_Problem_.
The data below must be copied in full and without any change.

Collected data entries
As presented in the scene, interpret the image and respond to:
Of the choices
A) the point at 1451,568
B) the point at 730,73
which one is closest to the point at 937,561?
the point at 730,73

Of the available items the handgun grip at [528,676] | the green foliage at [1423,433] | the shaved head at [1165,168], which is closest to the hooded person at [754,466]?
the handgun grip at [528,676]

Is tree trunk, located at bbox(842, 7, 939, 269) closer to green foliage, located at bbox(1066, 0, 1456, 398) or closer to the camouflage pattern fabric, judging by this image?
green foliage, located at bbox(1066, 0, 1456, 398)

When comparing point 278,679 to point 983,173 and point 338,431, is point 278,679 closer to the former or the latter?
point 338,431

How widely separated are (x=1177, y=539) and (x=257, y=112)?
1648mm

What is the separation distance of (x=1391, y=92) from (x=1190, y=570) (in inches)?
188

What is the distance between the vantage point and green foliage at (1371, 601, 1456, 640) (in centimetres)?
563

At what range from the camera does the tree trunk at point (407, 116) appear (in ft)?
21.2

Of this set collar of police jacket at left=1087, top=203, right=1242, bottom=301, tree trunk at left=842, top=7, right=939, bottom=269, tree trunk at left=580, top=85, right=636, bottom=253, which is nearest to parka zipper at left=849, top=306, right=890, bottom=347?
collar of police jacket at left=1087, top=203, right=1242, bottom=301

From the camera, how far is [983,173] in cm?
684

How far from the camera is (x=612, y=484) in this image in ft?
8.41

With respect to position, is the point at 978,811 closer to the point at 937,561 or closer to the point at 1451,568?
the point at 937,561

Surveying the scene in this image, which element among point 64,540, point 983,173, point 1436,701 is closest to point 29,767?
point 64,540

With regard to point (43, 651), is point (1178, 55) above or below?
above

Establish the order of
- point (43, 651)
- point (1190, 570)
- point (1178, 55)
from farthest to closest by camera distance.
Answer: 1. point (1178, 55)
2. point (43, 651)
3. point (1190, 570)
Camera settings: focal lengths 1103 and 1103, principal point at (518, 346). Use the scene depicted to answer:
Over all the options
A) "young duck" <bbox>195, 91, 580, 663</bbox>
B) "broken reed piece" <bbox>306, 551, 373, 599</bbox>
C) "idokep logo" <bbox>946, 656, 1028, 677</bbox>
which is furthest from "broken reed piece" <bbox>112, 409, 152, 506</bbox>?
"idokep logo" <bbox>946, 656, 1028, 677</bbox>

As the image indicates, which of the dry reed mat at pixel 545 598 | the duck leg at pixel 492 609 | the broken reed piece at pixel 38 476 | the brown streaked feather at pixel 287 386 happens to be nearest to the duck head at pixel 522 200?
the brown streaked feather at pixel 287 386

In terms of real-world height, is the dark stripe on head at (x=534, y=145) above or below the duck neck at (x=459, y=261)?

_Reply_.
As presented in the scene, interpret the image and respond to:
Of the choices
A) the point at 1451,568
B) the point at 730,73
which one is closest to the point at 937,561?
the point at 730,73

Of the available items the handgun grip at [528,676] | the green foliage at [1423,433] | the shaved head at [1165,168], which is closest to the hooded person at [754,466]?
the handgun grip at [528,676]

Is tree trunk, located at bbox(842, 7, 939, 269) closer to green foliage, located at bbox(1066, 0, 1456, 398) or closer to the camouflage pattern fabric, judging by this image?
green foliage, located at bbox(1066, 0, 1456, 398)

When comparing point 278,679 to point 983,173 and point 338,431, is point 278,679 closer to the former or the latter?
point 338,431

How widely separated are (x=1177, y=539) and (x=257, y=112)?
1648mm

What is the separation distance of (x=1391, y=92) from (x=1190, y=570) (in inches)?
188

What is the distance between the vantage point and green foliage at (1371, 601, 1456, 640) (in centimetres)?
563

At what range from the camera does the tree trunk at point (407, 116) appear (in ft)?
21.2

Of this set collar of police jacket at left=1087, top=203, right=1242, bottom=301, tree trunk at left=842, top=7, right=939, bottom=269, tree trunk at left=580, top=85, right=636, bottom=253, which is nearest to parka zipper at left=849, top=306, right=890, bottom=347?
collar of police jacket at left=1087, top=203, right=1242, bottom=301

From the camera, how far is [983,173] in cm?
684

How far from the camera is (x=612, y=484) in this image in ft?
8.41

With respect to position, is the point at 978,811 closer to the point at 937,561 or closer to the point at 1451,568?
the point at 937,561

Surveying the scene in this image, which element among point 64,540, point 983,173, point 1436,701 is closest to point 29,767?
point 64,540

With regard to point (43, 651), is point (1178, 55) above or below?
above

Establish the order of
- point (43, 651)
- point (1190, 570)
- point (1178, 55)
from farthest to closest by camera distance.
Answer: 1. point (1178, 55)
2. point (43, 651)
3. point (1190, 570)
Camera settings: focal lengths 1103 and 1103, principal point at (518, 346). Use the scene depicted to answer:
Over all the options
A) "young duck" <bbox>195, 91, 580, 663</bbox>
B) "broken reed piece" <bbox>306, 551, 373, 599</bbox>
C) "idokep logo" <bbox>946, 656, 1028, 677</bbox>
which is furthest from "broken reed piece" <bbox>112, 409, 152, 506</bbox>?
"idokep logo" <bbox>946, 656, 1028, 677</bbox>

As the image indicates, which of the dry reed mat at pixel 545 598 | the duck leg at pixel 492 609 | the broken reed piece at pixel 38 476 | the brown streaked feather at pixel 287 386 happens to be nearest to the duck head at pixel 522 200?
the brown streaked feather at pixel 287 386

In terms of real-world height, is the dark stripe on head at (x=534, y=145) above or below the duck neck at (x=459, y=261)?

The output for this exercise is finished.